Your task - Only these lines of the data below are wanted: the one with "Mercedes-Benz GLE-Class GLE", the one with "علي الأرض تتدفق", and any lines between them, each repeated exactly.

Records shown -

* * *

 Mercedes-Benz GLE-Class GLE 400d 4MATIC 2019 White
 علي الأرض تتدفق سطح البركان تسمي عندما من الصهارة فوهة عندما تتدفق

* * *

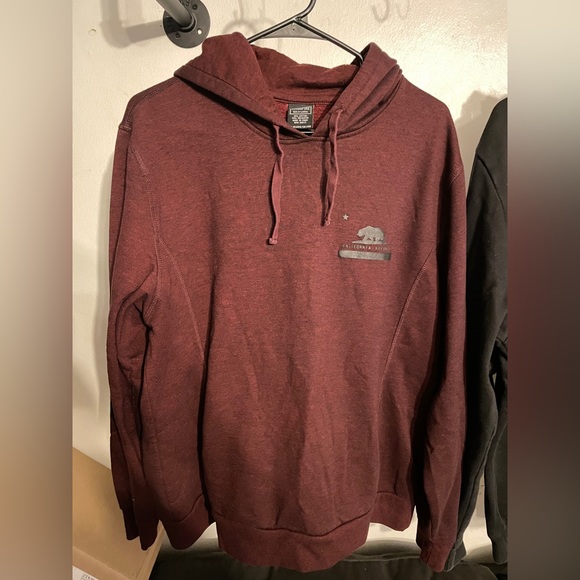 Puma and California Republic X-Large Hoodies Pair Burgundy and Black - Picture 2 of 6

* * *

Answer for this exercise -
 Mercedes-Benz GLE-Class GLE 400d 4MATIC 2019 White
 علي الأرض تتدفق سطح البركان تسمي عندما من الصهارة فوهة عندما تتدفق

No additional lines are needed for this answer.